■ **Testo riportato**:
========
Caro Roberto, questo non deve sorprenderci trop­po in una società come la nostra così “eventiz­zata”, sempre più legata cioè a eventi singoli e sempre meno propensa ad appartenenze definite e stabili, almeno rispetto a un tempo non lontanissimo da noi quando queste appartenenze erano parte integrante dell’identità delle perso­ne.

Eventi di ogni tipo si moltiplicano e giocano sempre più un ruolo centrale nel tessuto culturale, eco­nomico, sociale della nostra vita. Con conseguenze, naturalmente, anche nel nostro vivere ecclesiale, perché la Chiesa vive nel mondo e partecipa con i battezzati alla vita concreta delle persone.

Il nostro tempo libero è, infatti, caratterizzato dalla frequenza di appuntamenti singoli e unici, che spaziano dai festival (ne stanno sorgendo ovunque e per qualunque tema), mostre d’arte, conferenze, cerimonie nazionali e locali, manifestazioni sportive e, naturalmente, celebrazioni liturgiche particolari come, soprattutto in questo tempo dell’anno, Battesimi, Comunioni e Cresime. Senza contare che, con l’aumentare della digitalizzazione, anche gli eventi virtuali online stanno guadagnando popolarità, ampliando l’accesso potenzialmen­te a tutti ma anche sfidando le espe­rienze tradizionali in presenza. Tutto questo favorisce un cambio di mentalità, sempre più orientato all’individualizzazione dei bisogni e al modo di soddisfarli, e toglie tempo e spazio a partecipazioni Più strutturate e costanti nel tempo. Molti di questi eventi, anche televi­sivi, sono proprio progettati per di­ventare esperienze memorabili en­fatizzando aspetti visivi, tecnologici e mediatici per attrarre e coinvolge­re un sempre Più vasto pubblico. Qualcosa che ti faccia dire: “C’ero anch’io”.

Dobbiamo riconoscere, tutta­via, che un aspetto importante di questa società “euentizzata” è la sua capacità di creare pur una cer­ta forma di aggregazione sociale. Gli eventi diventano piattaforme per l’interazione sociale e il “networ­king” (cioè il mettersi in rete), per­mettendo così alle persone di riunir­si intorno a interessi condivisi.
========
■ **Materiale elencato**:
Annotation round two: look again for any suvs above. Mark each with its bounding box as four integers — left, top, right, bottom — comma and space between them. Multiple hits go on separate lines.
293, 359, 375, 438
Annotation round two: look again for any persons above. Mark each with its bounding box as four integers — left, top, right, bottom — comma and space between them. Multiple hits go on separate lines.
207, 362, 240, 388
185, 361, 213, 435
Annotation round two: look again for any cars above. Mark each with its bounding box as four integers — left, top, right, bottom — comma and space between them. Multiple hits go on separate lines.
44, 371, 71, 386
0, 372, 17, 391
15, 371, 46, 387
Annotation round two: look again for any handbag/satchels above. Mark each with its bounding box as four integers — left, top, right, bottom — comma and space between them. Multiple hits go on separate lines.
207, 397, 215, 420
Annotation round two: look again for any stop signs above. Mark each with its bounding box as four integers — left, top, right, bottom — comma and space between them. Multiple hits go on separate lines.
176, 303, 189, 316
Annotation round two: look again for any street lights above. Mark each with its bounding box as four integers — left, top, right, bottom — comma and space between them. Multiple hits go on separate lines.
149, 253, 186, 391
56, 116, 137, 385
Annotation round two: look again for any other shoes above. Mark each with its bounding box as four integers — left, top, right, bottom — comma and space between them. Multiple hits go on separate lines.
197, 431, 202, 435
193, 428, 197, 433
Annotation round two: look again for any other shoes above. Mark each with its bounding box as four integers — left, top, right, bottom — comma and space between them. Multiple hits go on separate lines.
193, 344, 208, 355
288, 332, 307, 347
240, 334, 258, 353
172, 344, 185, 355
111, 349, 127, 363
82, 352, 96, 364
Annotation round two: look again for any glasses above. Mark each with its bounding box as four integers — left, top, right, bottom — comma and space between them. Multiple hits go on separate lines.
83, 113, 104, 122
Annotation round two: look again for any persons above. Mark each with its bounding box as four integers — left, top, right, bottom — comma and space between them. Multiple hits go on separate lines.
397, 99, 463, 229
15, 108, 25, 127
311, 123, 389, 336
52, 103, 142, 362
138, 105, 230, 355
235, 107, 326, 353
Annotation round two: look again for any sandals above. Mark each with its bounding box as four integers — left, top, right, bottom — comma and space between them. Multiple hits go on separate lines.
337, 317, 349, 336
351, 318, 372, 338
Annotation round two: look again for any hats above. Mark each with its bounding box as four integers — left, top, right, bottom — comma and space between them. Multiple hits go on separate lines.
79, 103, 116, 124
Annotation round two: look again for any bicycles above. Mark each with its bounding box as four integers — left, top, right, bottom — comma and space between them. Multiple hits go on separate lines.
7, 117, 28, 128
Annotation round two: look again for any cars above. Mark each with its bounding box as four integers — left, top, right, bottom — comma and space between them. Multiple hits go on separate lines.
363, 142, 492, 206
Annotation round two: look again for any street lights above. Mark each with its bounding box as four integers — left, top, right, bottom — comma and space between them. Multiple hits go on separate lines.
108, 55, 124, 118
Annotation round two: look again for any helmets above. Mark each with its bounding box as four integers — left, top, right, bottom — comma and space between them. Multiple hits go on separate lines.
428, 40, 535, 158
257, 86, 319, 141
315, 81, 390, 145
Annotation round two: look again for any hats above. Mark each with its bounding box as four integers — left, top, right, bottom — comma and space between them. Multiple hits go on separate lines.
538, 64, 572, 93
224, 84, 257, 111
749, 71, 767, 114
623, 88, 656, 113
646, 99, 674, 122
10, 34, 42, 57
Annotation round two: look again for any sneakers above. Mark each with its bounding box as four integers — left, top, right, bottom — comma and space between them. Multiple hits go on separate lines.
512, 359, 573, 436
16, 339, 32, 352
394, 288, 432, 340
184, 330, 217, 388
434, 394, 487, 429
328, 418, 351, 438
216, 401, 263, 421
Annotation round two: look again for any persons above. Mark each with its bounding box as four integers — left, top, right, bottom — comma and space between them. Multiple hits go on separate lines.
========
■ **Consegna**:
Ricopia parola per parola il brano del testo sulla società degli eventi, tutto da "Caro Roberto, questo" fino a "dell’identità delle perso­ne.".

■ **Soluzione**:
Caro Roberto, questo non deve sorprenderci trop­po in una società come la nostra così “eventiz­zata”, sempre più legata cioè a eventi singoli e sempre meno propensa ad appartenenze definite e stabili, almeno rispetto a un tempo non lontanissimo da noi quando queste appartenenze erano parte integrante dell’identità delle perso­ne.